Lo valioso de este espectáculo, montado por un director fogueado como Alfredo Cattán, de larga trayectoria en el medio y autor de otros textos como el de Pugliese y Darienzo, por ejemplo, es que nos habla de los estigmas de un pasado que la Argentina no ha logrado aún superar y que cada tanto repite con fórmulas y visiones que nos llevan una y otra vez a las mismas encrucijadas. Y de las que después cuesta un esfuerzo sobrehumano salir, sobre todo entre los que menos tienen, entre los más humildes. En ese sentido, los diálogos tienen mucha vida y actualidad y no pueden menos que hacer reflexionar a los espectadores acerca de lo que se dice.
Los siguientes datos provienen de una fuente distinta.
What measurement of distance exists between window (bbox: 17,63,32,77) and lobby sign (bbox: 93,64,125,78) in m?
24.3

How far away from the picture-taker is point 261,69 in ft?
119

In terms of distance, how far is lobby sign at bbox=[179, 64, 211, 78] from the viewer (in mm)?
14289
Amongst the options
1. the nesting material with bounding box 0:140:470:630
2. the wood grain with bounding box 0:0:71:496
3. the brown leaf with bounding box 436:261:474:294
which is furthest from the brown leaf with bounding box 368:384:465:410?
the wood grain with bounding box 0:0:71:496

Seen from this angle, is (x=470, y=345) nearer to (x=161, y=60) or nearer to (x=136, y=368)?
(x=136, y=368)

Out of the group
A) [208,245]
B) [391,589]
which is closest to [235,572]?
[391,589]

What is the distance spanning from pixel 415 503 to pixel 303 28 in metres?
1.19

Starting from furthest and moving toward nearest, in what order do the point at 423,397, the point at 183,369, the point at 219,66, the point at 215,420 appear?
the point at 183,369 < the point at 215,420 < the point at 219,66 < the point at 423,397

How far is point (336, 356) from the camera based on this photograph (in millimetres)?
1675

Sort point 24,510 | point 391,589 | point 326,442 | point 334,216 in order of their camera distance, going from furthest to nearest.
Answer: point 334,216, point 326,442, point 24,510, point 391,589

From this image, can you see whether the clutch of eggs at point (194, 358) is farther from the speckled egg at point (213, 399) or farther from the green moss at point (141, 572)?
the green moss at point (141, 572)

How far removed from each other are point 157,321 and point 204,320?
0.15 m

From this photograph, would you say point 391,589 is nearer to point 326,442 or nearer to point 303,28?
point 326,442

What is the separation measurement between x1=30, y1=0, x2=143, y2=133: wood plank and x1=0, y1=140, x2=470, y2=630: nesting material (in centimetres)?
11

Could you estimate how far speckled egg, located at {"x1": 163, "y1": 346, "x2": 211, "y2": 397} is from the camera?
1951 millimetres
El director cuenta como apoyo inestimable para llevar adelante su trabajo con dos actrices de mucha enjundia, que saben dar perfecta forma a dos personajes muy diferentes y establecer un contrapunto entre ellas muy efectivo y uno de los puntos altos del texto. En el caso específico de la Tita de Paula Rubinsztein, la composición es, además, entrañable. En cuanto al húngaro de Marcelo Bello, su aparición en el momento en que sufre un fuerte shock al oír los sonidos de los bombardeos a Plaza de Mayo cumple con la función dramática de aclarar que ahora la guerra se ha instalado aquí, pero en las otras intervenciones su jerga se entiende poco y nada, obstáculo que en el libro se salva porque el escritor traduce lo que quiere decir. Pero en la escena hay pasajes que, aunque no tengan mucha importancia desde la óptica de la obra, quedan bastante oscuros. 
                                                                                                                                                   A.C.